Tyler: Even informal relationships have big impacts on students, and for mentors it’s fulfilling to see those students go on to have successful careers. What advice would you give to a young-career physicist?
Alois: I tailor any advice to young physicists to their personalities and strengths.
I think it’s important to identify a mentor, a person whose career you’d like to emulate. If you want to be visible in the field or in the workplace, volunteer to help or head a project that may be outside of your comfort zone. Don’t be fatalistic. Don’t be the kind of person that thinks that “if it is meant to be, it will happen”.
Make a good plan. As the old saying goes, “you plan the work, then you work the plan.”
On the mundane side: learn to manage your time, respect deadlines, and continue learning. Be professional. And I’ll urge: no whining!
Tyler: I agree with your suggestions. We can be experts in medical physics but that doesn’t mean we’ll be great contributors. There are basic, non-medical physics skills that we all need to perform our best: communication, teamwork, self-management, organization, and initiative.
Alois: The Medical Physics Leadership Academy is noteworthy for attempting to develop these types of skills within our field and goes hand-in-hand with learning outside of our subject material. These skills go beyond our department and have an impact on our personal lives as well.
Tyler: You’ve been in the field for 30 years. Where do you think Medical Physics is going?

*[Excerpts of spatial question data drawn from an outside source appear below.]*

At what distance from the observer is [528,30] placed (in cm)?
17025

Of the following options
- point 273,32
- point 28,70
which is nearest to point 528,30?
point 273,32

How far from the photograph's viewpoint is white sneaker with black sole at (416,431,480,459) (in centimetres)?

Alois: I think we’re getting deeper into high-precision image-guided radiation therapy. There are new technologies like automation, artificial intelligence, machine learning, etc., that are coming whether we like it or not. Billing will also have an impact as we move toward different payment models. Medical physics 3.0 is geared toward medical excellence and expanding our role in patient care as things evolve. Doing Monte Carlo calculations behind closed doors is no longer going to be enough.
Tyler: What are you not very good at?
Alois: I’m not good at ignoring justice issues, especially when the victims are powerless. My grandmother always said to me, “The mark of a man is how you treat someone who can do absolutely nothing for you.” So I sometimes find myself entangled (and not without cost) in issues that I could have walked away from.
I’m sure my family and friends could come up with other different and hilarious examples of what I am not good at…
Tyler: What is your favorite book?
Alois: There are a couple of them. Lord of the Flies is one. The one written by William Golding who ultimately won the Nobel Prize in literature, not to be confused with Lord of the Rings!
A Zulu literature book that’s great is Inkinsela YaseMgunguNdlovu (The Rich Man of Pietermaritzburg) by Sibusiso Nyembezi. I first read it in high school, but it had additional meaning when I reread it as an adult more recently.
Tyler: One last question, and a bit of a selfish one: I’m planning a trip to South Africa in 2020. What do I HAVE to see?
Alois: I would go to Cape Town. There are so many great things to see, a big political history, great wineries, and iconic landmarks like Table Mountain. The Garden Route, a stunning 300 kilometer drive along the Indian Ocean coastline, is incredible and, depending on the season, it may offer fantastic possibilities for whale watching. Of course, safaris are also popular, as are trips to Krueger National Park. Add to that the Cradle of Humankind, a paleoanthropological site about 31 miles west of Johannesburg. It was declared a World Heritage site by UNESCO.